Wednesday, November 25, 2015

Alexander Graham Bell

Posted by Unknown On 11:20 PM
Alexander Graham Bell 
      (1847-1922)

         Many other people before Bell had unsuccessfully tried to transmit the human voice across a distance. He was the first person to Achebe success in transmitting voice and speech from one place to another by electrical means. Others since then have helped in the improvement of the invention called "Telephone", but undoubtedly he is well known as the father of the electric telephone.

         Alexander Graham Bell was born in Edinburgh, Scotland, on March 3, 1847. His family was very much interested in the study of sound. He had his education at Edinburgh University and later at University College, London. Soon his family he moved to Brantford, America. His grandfather was a speech tutor and so was his father. They both had devoted themselves to the study of human speech and to teaching the deaf to speak. It inspired and encouraged him to follow their profession. He became deeply interested in helping the deaf to speak.

           Bell opened a school in Boston, U.S. for the teachers of the deaf where he had moved in 1870. In 1873 he became professor of vocal psychology at Boston University. There he met a rich American lawyer whose daughter had become deaf in her early childhood. He taught the girl how to speak. He began to love her so much that he married her (Mabel Hubbard) in july 1877.

            It was during this period when he began teaching the deaf that he experimented successfully in long distance voice and speech communication in 1876. One day, he was working with his assistant Thomas Watson in another room on another floor to send more than one telegraph signal on the same line at the same time. Bell was busy to hearing something on his receiver when suddenly vibrations in the wire stopped and as Watson in the other tapped his fingers, this sound was heard by bell. This was followed by many more such experiments until the telephone was invented on march 10, 1876.

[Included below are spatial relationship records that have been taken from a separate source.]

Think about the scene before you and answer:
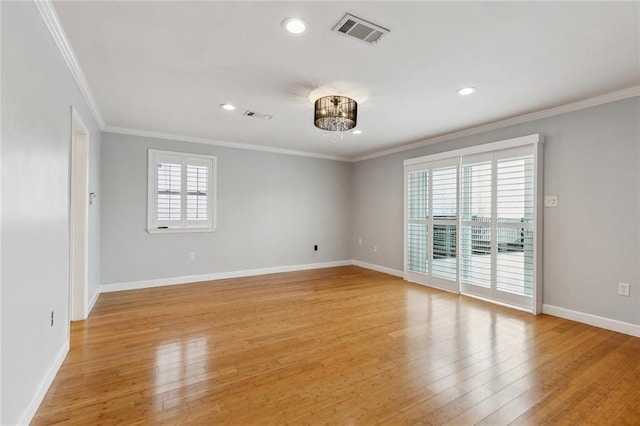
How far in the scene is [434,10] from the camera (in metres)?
1.94

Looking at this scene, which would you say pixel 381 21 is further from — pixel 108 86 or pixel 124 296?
pixel 124 296

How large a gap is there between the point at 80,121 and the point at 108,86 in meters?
0.45

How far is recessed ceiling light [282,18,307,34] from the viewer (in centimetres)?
205

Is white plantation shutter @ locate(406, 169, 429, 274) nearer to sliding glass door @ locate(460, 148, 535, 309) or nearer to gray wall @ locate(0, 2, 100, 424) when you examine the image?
sliding glass door @ locate(460, 148, 535, 309)

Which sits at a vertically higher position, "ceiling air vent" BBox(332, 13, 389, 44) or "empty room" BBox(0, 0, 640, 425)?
"ceiling air vent" BBox(332, 13, 389, 44)

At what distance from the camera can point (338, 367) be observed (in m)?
2.44

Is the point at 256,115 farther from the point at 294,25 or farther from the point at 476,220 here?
the point at 476,220

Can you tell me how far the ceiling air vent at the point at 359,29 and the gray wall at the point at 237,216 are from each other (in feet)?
12.7

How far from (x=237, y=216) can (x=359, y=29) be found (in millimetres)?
4202

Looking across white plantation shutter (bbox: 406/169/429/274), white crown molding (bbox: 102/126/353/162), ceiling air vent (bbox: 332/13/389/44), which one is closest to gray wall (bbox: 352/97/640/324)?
white plantation shutter (bbox: 406/169/429/274)

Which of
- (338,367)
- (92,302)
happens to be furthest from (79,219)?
(338,367)

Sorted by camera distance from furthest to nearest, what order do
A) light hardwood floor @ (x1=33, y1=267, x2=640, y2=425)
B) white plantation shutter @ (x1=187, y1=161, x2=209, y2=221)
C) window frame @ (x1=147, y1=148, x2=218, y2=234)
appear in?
1. white plantation shutter @ (x1=187, y1=161, x2=209, y2=221)
2. window frame @ (x1=147, y1=148, x2=218, y2=234)
3. light hardwood floor @ (x1=33, y1=267, x2=640, y2=425)

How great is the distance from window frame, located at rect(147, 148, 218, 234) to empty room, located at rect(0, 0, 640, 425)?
32 millimetres

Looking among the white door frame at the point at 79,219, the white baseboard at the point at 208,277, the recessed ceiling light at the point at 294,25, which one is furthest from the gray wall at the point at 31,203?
the white baseboard at the point at 208,277
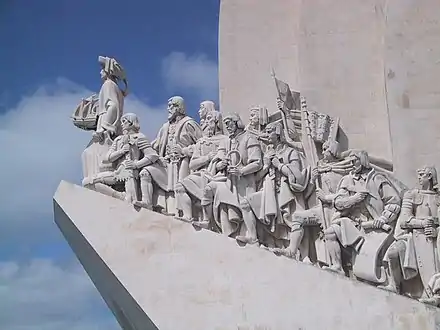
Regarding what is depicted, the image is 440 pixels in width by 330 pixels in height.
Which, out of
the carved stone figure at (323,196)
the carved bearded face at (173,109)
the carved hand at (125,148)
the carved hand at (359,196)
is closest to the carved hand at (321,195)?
the carved stone figure at (323,196)

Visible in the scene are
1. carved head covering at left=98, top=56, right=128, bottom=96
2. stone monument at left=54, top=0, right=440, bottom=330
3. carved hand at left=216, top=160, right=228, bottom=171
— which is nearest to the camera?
stone monument at left=54, top=0, right=440, bottom=330

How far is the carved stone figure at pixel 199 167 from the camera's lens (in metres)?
7.84

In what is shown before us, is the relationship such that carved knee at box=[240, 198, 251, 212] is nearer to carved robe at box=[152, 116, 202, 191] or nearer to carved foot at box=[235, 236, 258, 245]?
carved foot at box=[235, 236, 258, 245]

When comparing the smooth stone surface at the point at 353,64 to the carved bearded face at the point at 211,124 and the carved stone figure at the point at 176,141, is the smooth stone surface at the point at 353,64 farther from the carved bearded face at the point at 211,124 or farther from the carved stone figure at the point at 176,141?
the carved stone figure at the point at 176,141

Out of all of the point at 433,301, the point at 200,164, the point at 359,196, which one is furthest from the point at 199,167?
the point at 433,301

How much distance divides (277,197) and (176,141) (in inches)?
57.9

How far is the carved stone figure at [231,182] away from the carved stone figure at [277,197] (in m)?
0.10

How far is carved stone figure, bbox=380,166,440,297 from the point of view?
22.3ft

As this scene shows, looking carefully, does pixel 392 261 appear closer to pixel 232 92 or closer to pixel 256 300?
pixel 256 300

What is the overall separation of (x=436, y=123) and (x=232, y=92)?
3.19 m

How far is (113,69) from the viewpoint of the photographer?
9.55 m

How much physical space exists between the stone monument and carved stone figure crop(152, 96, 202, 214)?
1 cm

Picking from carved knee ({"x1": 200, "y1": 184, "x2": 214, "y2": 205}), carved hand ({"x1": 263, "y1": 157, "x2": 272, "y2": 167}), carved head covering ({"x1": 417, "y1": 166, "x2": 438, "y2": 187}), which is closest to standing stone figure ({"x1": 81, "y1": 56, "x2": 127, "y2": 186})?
carved knee ({"x1": 200, "y1": 184, "x2": 214, "y2": 205})

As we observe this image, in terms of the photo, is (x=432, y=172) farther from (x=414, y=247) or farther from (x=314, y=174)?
(x=314, y=174)
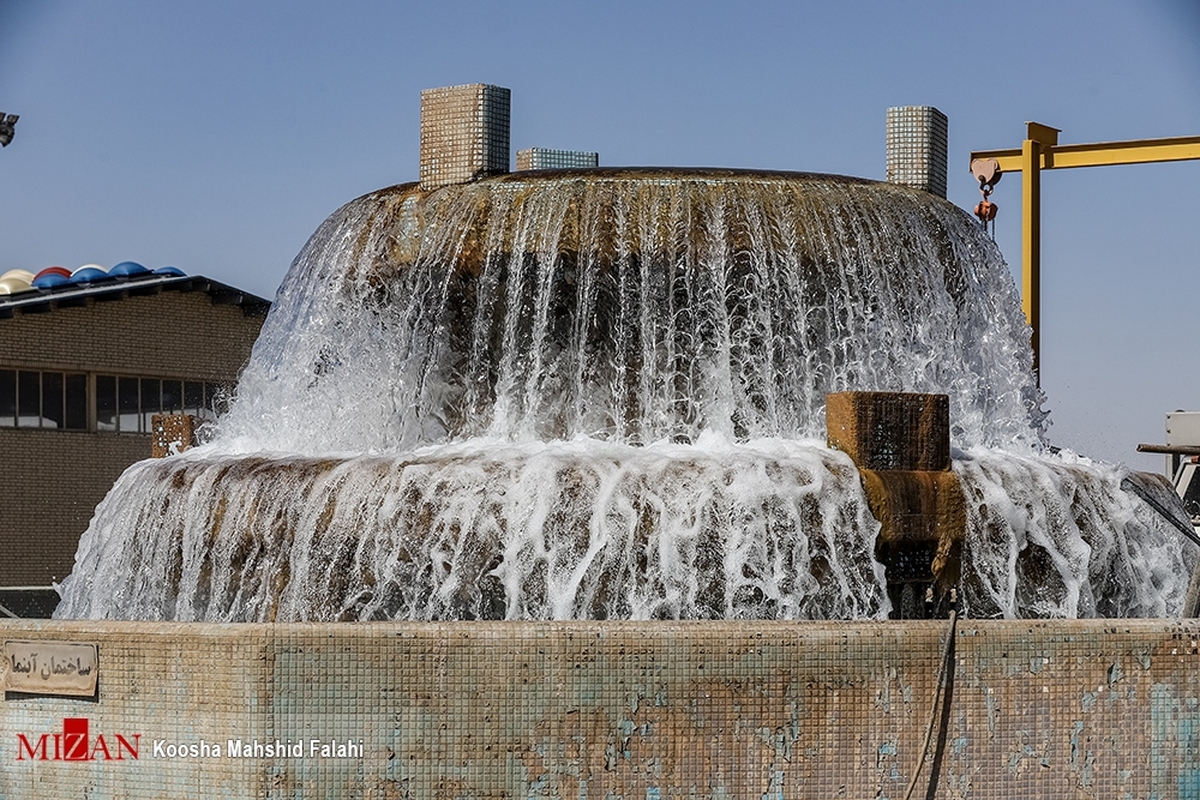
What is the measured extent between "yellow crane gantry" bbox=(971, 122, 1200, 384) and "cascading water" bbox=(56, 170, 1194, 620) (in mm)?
10397

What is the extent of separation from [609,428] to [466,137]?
8.22 ft

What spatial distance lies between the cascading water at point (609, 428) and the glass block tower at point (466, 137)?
36 centimetres

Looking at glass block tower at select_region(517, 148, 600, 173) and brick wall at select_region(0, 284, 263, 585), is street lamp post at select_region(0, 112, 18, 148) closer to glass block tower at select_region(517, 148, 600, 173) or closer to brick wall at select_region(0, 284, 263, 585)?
glass block tower at select_region(517, 148, 600, 173)

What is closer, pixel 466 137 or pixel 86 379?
pixel 466 137

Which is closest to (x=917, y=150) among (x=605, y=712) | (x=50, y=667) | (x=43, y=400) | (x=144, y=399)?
(x=605, y=712)

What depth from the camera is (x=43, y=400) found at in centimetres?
2475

          Bell's first speech on telephone was, "Mr.Watson, come here: i want you. "bell had accidentally spilled battery acid on his clothes and so automatically had called out his assistant. Watson was at the other end of the telephone circuit in the same building and he heard the call, the first message transmitted by telephone. Bell applied for a patent on february 14, 1876 and it was granted. the invention revolutionized the idea of communication forever. its demonstration at the centennial exposition of 1876 in philadelphia provided a great sensation and success. By the end of the year, conversation between new york and Boston on telephone had become a reality.

        In 1880 Bell was awarded the french government's Volta prize of 50'000 francs for his invention. With this prize money Bell established the Volta Laboratory and the American association to promote teaching of speech to the deaf in Washington D.C. It is here that Bell produced the gramophone by improving upon edison's phonograph. With the money earned from these inventions, Bell started the Volta Bureau for Research in Deafness. The name of the Volta Laboratory and the American association was changed to the Alexander Graham Bell association for the deaf in 1956. It is an international information center for the oral education of the deaf.

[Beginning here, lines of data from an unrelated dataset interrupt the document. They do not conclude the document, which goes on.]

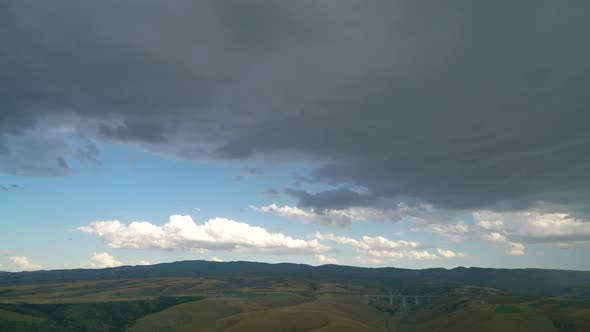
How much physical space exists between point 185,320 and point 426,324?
11458cm

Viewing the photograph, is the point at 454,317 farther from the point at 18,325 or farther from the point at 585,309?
the point at 18,325

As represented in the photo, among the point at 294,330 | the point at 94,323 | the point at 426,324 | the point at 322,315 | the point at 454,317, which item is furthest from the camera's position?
the point at 426,324

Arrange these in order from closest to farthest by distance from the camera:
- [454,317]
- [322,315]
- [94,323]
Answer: [322,315] → [94,323] → [454,317]

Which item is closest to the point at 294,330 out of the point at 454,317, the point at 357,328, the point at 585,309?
the point at 357,328

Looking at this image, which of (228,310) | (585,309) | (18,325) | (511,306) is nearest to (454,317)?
(511,306)

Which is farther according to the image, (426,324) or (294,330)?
(426,324)

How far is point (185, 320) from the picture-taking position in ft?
550

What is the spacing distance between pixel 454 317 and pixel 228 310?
353 feet

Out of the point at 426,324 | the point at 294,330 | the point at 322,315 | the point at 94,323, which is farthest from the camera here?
the point at 426,324

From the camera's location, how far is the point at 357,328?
13112 cm

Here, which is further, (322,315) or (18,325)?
(322,315)

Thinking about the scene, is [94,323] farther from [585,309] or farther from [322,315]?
[585,309]

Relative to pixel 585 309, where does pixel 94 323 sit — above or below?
below

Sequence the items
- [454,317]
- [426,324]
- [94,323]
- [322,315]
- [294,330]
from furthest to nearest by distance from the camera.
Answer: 1. [426,324]
2. [454,317]
3. [94,323]
4. [322,315]
5. [294,330]
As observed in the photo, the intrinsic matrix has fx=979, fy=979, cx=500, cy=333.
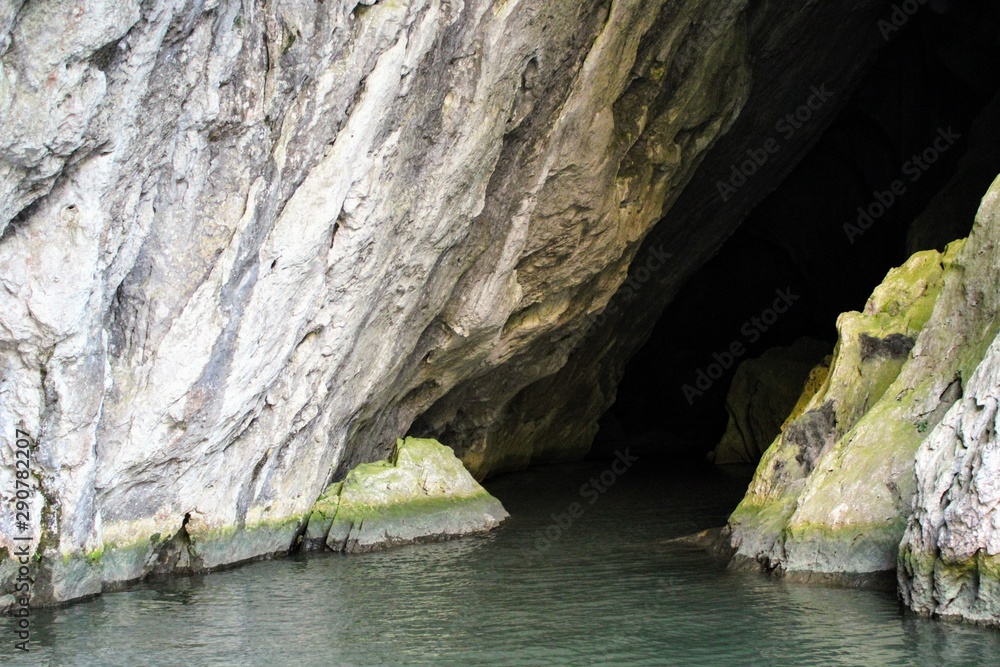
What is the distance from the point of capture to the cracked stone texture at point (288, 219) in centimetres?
1019

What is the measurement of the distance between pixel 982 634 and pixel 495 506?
1085 cm

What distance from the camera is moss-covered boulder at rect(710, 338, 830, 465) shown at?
31.3 meters

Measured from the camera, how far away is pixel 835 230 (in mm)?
35062

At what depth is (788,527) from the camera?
1315cm

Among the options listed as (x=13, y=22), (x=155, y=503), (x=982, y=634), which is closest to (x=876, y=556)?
(x=982, y=634)
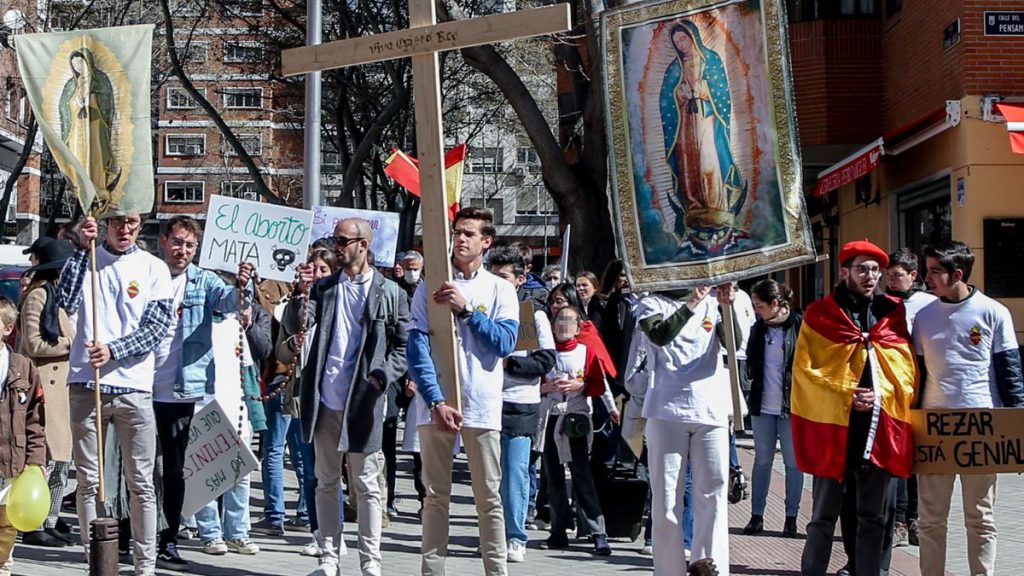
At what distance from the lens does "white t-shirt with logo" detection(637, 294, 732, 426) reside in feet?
23.7

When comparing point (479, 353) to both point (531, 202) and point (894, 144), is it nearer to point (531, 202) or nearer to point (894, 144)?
point (894, 144)

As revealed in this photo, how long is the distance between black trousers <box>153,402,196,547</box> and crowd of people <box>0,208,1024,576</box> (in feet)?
0.05

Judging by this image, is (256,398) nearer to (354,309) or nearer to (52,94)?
(354,309)

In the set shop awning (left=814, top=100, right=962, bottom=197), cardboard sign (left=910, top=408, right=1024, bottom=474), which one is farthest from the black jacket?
shop awning (left=814, top=100, right=962, bottom=197)

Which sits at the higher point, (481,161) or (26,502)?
(481,161)

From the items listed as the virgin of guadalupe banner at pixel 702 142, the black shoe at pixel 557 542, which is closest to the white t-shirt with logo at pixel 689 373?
the virgin of guadalupe banner at pixel 702 142

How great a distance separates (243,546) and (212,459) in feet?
2.52

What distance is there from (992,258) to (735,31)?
11.0m

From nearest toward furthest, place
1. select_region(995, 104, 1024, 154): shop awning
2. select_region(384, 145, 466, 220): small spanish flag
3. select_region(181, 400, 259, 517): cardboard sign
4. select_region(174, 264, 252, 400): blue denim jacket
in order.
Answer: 1. select_region(174, 264, 252, 400): blue denim jacket
2. select_region(181, 400, 259, 517): cardboard sign
3. select_region(384, 145, 466, 220): small spanish flag
4. select_region(995, 104, 1024, 154): shop awning

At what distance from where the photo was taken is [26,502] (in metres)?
7.05

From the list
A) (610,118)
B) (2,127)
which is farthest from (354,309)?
(2,127)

                 The story of invention of telephone is also dramatic as that of his invertor. Now telephone is very popular and convenient tool for communication. When you speak, your sound waves strike a diaphragm in the transmitter of the telephone. The diaphragm vibrates back and forth in just the same manner the molecules of air are vibrating. These vibrations cause a disk in the receiver at the other end to vibrate exactly as the diaphragm in the transmitter is vibrating. And these sound waves reaching the ear of the person at the other end have the same effect as they would have if they were heard directly from the mouth of the speaker.

    Bell became the president of the National Geographic Society in 1898. He actually succeeded his father-in-law. Trough this magazine he promoted a better understanding of life in distant place through pictures. In this noble task he was helped greatly by his would be son-in-low, Gilibert Grosvenos. Bell also invented an audimeter which is used in measuring the intensity of sound. He was also well-known for experiments in aviation.His fascination with fight made him build man- carrying kites and vertical  take off propeller which was later developed into the rotor of the helicopter. He also produced the faster boat of his time. He was present at the seance when the first Trans-continental telephone line was opened in 1915. From the coast, Bell again spoke the same words to his old assistant on the West coast. "Mr. Watson come here: i want you." His wife founded the Aerial experiment association. It was the first research organization founded by a woman. Bell breathed his last on August 2, 1922 at his estate on cape Breton Island in Nova Scotia. During Bell's funeral service all the telephone of the Bell system were kept silent. He was elected to the Hall of Fame at New York University in 1950.